▶ [SELECTED EXTRACT]
▼▼▼

# Data Description Document

## Data source
This project uses a public toxicity dataset mirrored on Hugging Face from the
**Jigsaw Toxic Comment Classification Challenge** (Wikipedia talk page comments).

Dataset name (default in configs):
- `thesofakillers/jigsaw-toxic-comment-classification-challenge`

## Licensing
- The dataset card indicates redistribution under **CC0**, while the underlying comment text
  originates from Wikipedia content under **CC BY-SA 3.0**.
Always verify terms in the dataset card and your organization's compliance requirements.

## Size & languages
- Primarily English comments.
- Multi-label annotations for 6 toxicity categories.

## Labels
- toxic
- severe_toxic
- obscene
- threat
- insult
- identity_hate (mapped to `identity_attack` for Detoxify compatibility)

## Preprocessing
- Minimal normalization (whitespace normalization).
- No text augmentation by default.
- Optional negative downsampling configurable in `configs/train.yaml`.

▲▲▲

▶ [WHAT NEEDS TO BE DONE]
Continue the data description document for the toxicity dataset, starting after its preprocessing section. The items that come after are separate material and are not part of the data description document.

▶ [GIVEN ENTRIES]

▼▼▼

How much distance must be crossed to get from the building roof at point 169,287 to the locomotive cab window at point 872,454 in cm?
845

▲▲▲
▼▼▼

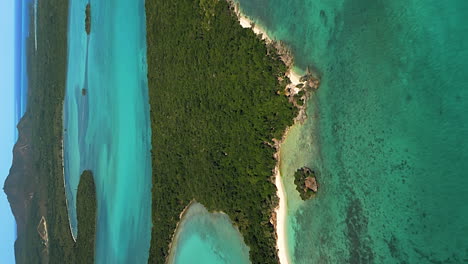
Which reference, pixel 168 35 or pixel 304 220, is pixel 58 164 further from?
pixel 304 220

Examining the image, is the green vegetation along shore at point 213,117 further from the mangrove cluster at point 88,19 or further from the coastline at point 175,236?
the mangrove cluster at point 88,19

▲▲▲
▼▼▼

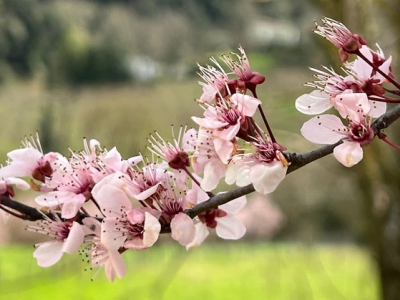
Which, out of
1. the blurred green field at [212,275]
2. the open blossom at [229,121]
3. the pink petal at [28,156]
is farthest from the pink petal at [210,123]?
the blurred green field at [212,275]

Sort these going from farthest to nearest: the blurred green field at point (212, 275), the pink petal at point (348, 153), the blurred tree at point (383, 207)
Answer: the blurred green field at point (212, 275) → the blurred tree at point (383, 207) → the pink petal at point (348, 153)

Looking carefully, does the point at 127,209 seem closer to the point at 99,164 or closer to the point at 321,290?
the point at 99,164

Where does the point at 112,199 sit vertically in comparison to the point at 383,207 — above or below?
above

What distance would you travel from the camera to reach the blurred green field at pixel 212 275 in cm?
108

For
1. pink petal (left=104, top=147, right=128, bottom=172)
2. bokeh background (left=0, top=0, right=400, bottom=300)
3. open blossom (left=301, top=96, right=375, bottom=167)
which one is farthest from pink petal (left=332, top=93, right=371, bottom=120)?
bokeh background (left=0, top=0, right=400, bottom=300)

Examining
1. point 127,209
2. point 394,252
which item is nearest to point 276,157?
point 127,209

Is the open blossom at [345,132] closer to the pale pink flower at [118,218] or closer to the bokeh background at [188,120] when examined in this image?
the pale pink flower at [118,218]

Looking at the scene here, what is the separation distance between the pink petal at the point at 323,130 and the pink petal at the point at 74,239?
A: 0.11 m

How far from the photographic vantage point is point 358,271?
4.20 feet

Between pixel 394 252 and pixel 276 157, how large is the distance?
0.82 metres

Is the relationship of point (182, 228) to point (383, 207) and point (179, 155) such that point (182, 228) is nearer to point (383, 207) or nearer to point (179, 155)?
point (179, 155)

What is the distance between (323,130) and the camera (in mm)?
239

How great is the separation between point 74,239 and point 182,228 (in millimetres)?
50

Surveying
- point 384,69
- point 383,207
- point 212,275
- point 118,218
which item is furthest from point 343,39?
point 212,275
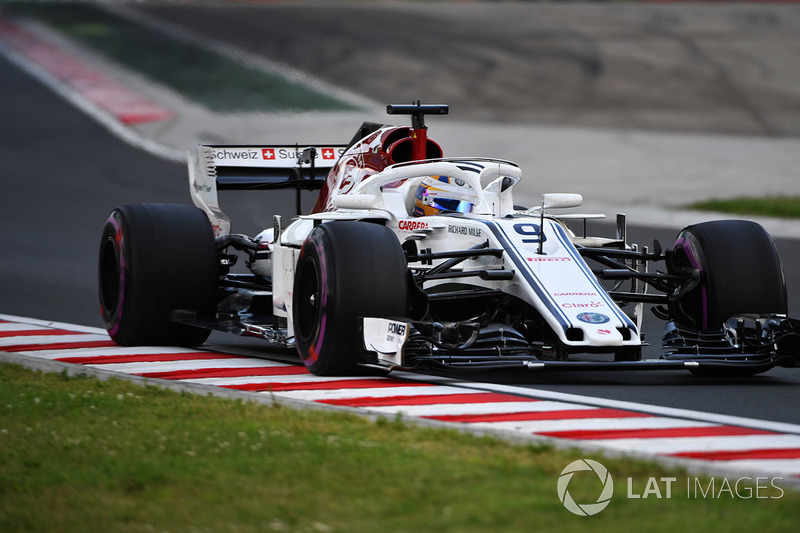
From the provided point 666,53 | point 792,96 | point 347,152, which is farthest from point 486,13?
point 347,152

▲▲▲

▶ [RESPONSE TO THE EXERCISE]
## Splits
- If dataset provides labeled splits, use them.
- Otherwise, create train/val/test with a fixed seed:
  - train: 90%
  - val: 5%
  - test: 5%

## Known limitations & biases
- Toxicity datasets are prone to **identity term bias**: mentioning certain identities can be
  incorrectly predicted as toxic.
- Labels reflect annotator perceptions and may encode cultural bias.
- The dataset contains offensive content; access and storage should be controlled.

Mitigation in this project:
- Use Detoxify "unbiased" model as a baseline.
- Track fairness metrics across identity mentions (conceptual plan in docs).
- Human-in-the-loop review for borderline cases.